■ Extrait de page

Au Soudan, le coup d'État de l'armée contre les civils, avec qui elle partageait le pouvoir depuis la révolution de 2019, est survenu dans un climat politique de plus en plus tendu. Depuis des semaines, les militaires exigeaient une dissolution du gouvernement, quand la composante civile du pouvoir la refusait totalement, mettant un terme à plus de deux ans de manœuvres et de compromis.
En avril 2019, les révolutionnaires soudanais avaient dû, à
contrecœur, s'associer aux généraux de leur ennemi principal, Omar el-Béchir.
Car si c'était des civils qui avaient rendu la chute de ce dernier inéluctable,
grâce à la rue, c'était les militaires qui avaient arrêté celui qui était alors
chef de l'État et obtenu sa démission. Ce compromis était à la fois le point
d'équilibre et le point faible de leur accord de partage temporaire du pouvoir,
obtenu de haute lutte par une médiation de l'Union africaine, soutenue par la
communauté internationale.
Un point d’équilibre
et un point faible
Il s'agissait d'un point d'équilibre parce que chaque camp
avait démontré sa force respective, une force sur laquelle il fallait compter
pour gouverner. Depuis la chute d'el-Béchir, l'armée soudanaise, en plus de son
pouvoir économique, a continué à jouer un rôle non négligeable : elle a été à
l'œuvre dans le conflit de basse intensité face à l'Éthiopie, dans le triangle
d'el-Fashqa, mais aussi dans le maintien de l'ordre au Darfour, dans le rapport
de force régional autour du barrage controversé de la Grande Renaissance
éthiopienne, ainsi que dans la normalisation avec Israël et les États-Unis.

■ Données extraites
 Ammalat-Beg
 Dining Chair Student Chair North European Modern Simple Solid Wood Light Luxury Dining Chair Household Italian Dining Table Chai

--

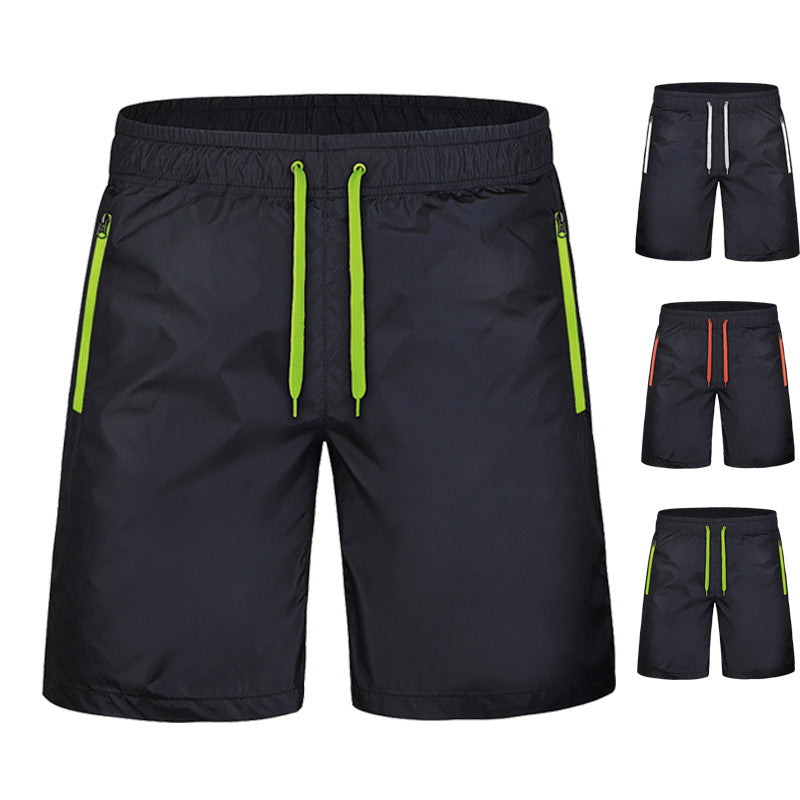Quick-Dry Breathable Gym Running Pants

...

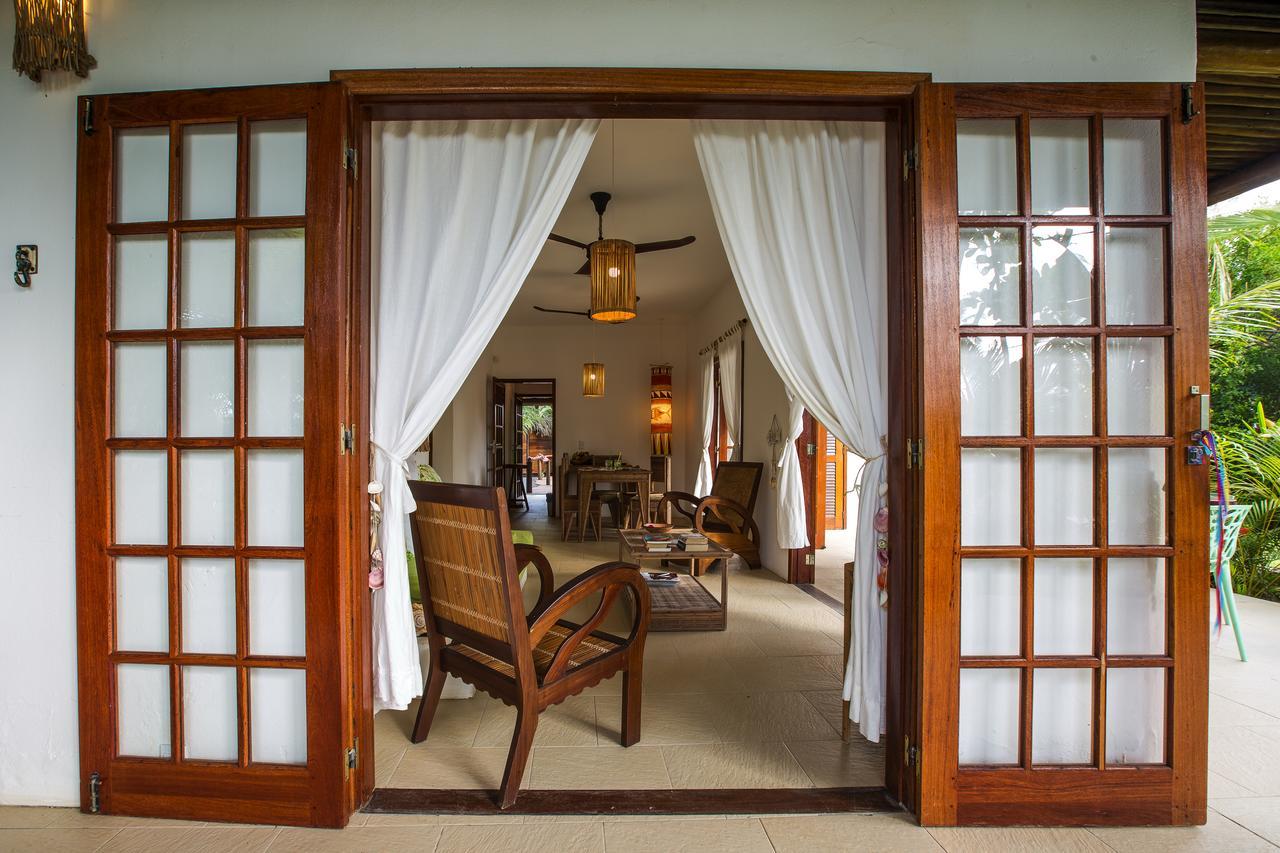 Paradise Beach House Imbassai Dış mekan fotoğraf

■ Consignes de l'exercice
A – Reproduisez tel quel le passage du texte sur le coup d'État au Soudan, de « Au Soudan, le » à « principal, Omar el-Béchir. ».
B – Écrivez la suite du texte sur le coup d'État au Soudan, à partir de sa dernière phrase.

■ Réponses par consigne
A –
Au Soudan, le coup d'État de l'armée contre les civils, avec qui elle partageait le pouvoir depuis la révolution de 2019, est survenu dans un climat politique de plus en plus tendu. Depuis des semaines, les militaires exigeaient une dissolution du gouvernement, quand la composante civile du pouvoir la refusait totalement, mettant un terme à plus de deux ans de manœuvres et de compromis.
En avril 2019, les révolutionnaires soudanais avaient dû, à
contrecœur, s'associer aux généraux de leur ennemi principal, Omar el-Béchir.

B –
De leur côté, les forces issues de la révolution ont
plusieurs fois démontré leur capacité à s'unir, malgré les divisions, et à
mobiliser le grand nombre pour soutenir la reprise en mains du Soudan par un
gouvernement uniquement civil.
Mais il s'agissait également d'un point faible parce que
toute velléité de limiter les pouvoirs de l'une des composantes de la
transition déséquilibrerait mathématiquement l'ensemble.
Déséquilibre
Or, d'un côté, les travaux de la commission de lutte et de
démantèlement des restes de l'ancien régime - d'ailleurs dissoute dès le coup
de force de lundi - ont souvent empiété sur les intérêts des militaires,
notamment des Forces de soutien rapide dirigées par le général Mohamed Hamdan
Dagalo dit « Hemeti ». Et l'annonce de la volonté de reprise de contrôle par
l'autorité civile du haut commandement militaire et des renseignements,
l'intégration d'anciennes rébellions dans les corps constitués, ainsi que
l'annonce de la fusion des Forces de soutien rapide dans l'armée régulière, ont
rencontré une opposition résolue de certains hauts gradés.
Et de l'autre, la mainmise de l'armée ou des paramilitaires
sur des pans entiers de l'économie, le droit de regard qu'ils s'octroyaient sur
les réformes politiques et économiques, leurs ingérences dans les fragiles
équilibres de la scène politique ont achevé de miner la confiance.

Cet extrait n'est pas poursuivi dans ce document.